I numeri raccontano però una realtà ancora difficile: appena il 12% delle persone coinvolte dagli esuberi risulta aver trovato un nuovo impiego. Le maggiori difficoltà riguardano soprattutto i lavoratori più vicini alla pensione, per i quali il ritorno nel mercato del lavoro appare più complicato.

Partite le impugnazioni dei licenziamenti

Parallelamente si sviluppa anche il fronte legale. Diverse decine di ex dipendenti hanno deciso di contestare il licenziamento. "Quelli che si sono rivolti alla Cgil sono una trentina", afferma Baiesi, precisando che potrebbero esserci altri ricorsi avviati attraverso canali diversi dal sindacato. Una vicenda che conferma come la gestione degli esuberi continui a rappresentare uno dei nodi più delicati dell’intera crisi.

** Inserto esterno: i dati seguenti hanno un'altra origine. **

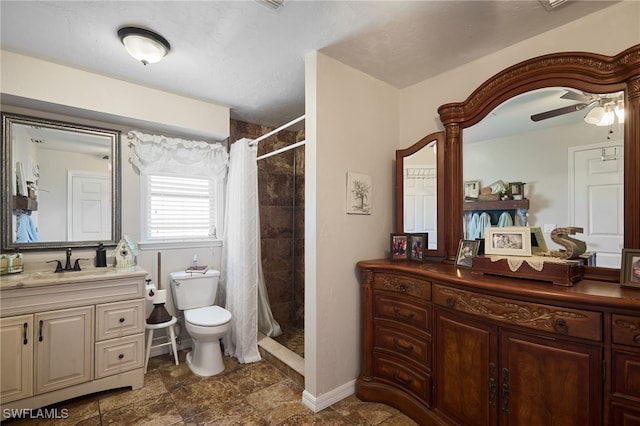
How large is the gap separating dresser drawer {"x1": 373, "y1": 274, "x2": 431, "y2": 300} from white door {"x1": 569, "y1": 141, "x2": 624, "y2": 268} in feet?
2.91

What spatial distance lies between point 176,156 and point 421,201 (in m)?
2.38

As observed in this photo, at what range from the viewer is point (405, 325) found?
1.95 m

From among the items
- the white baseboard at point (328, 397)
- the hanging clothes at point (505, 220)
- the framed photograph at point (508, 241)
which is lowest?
the white baseboard at point (328, 397)

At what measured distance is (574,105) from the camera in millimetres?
1662

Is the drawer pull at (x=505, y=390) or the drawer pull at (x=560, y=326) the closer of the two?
the drawer pull at (x=560, y=326)

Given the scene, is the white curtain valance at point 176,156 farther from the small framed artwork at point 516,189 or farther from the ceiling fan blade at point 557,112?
the ceiling fan blade at point 557,112

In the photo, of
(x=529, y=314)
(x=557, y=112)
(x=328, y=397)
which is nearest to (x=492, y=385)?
(x=529, y=314)

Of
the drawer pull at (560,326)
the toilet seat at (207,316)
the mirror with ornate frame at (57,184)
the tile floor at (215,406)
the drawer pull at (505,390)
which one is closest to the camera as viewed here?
the drawer pull at (560,326)

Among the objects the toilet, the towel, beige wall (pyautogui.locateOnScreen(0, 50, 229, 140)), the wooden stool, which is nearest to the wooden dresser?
the toilet

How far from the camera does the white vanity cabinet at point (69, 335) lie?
1.85m

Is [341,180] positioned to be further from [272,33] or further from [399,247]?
[272,33]

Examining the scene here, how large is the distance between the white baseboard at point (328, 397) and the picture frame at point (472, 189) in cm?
163

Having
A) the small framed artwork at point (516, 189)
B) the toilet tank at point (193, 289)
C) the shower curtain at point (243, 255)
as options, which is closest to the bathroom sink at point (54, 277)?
the toilet tank at point (193, 289)

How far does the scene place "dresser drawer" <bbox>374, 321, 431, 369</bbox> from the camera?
6.01ft
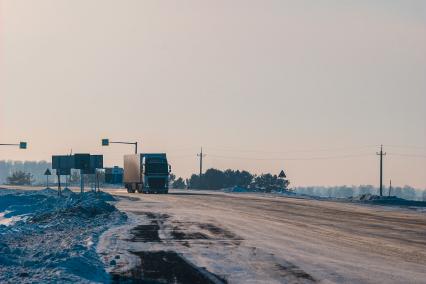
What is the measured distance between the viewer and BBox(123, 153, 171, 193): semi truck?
233 ft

Oxy Capital resta l’ipotesi più accreditata

Sul piano industriale l’attenzione resta concentrata sulla ricerca di un investitore. Aeffe continua a fare i conti con una situazione economica complessa, certificata da un patrimonio netto negativo per circa 1,9 milioni di euro. Tra i soggetti interessati al rilancio del gruppo, il nome che continua a circolare con maggiore insistenza è quello di Oxy Capital. A rafforzare questa prospettiva c’è anche la recente nomina del nuovo direttore generale Riccardo Bagolin, manager con una lunga esperienza nella gestione delle crisi aziendali e che in passato ha collaborato proprio con il fondo.

"Per questo spero che possa essere proprio Oxy Capital il salvagente di Aeffe, anche alla luce della nomina di Bagolin", osserva Baiesi. "Il suo percorso inizia ora e servirà ancora un po’ di tempo prima di avere riscontri concreti".

Attesa per il confronto al ministero

Il prossimo passaggio è fissato per martedì, quando azienda e organizzazioni sindacali torneranno a confrontarsi al ministero delle Imprese e del made in Italy.

Dal tavolo il sindacato si aspetta indicazioni sullo stato delle trattative con i potenziali investitori e sulle prospettive industriali del gruppo. Dopo mesi di licenziamenti, riorganizzazioni e incertezza, lavoratori e territorio attendono risposte su quale sarà il futuro di uno dei principali poli della moda italiana.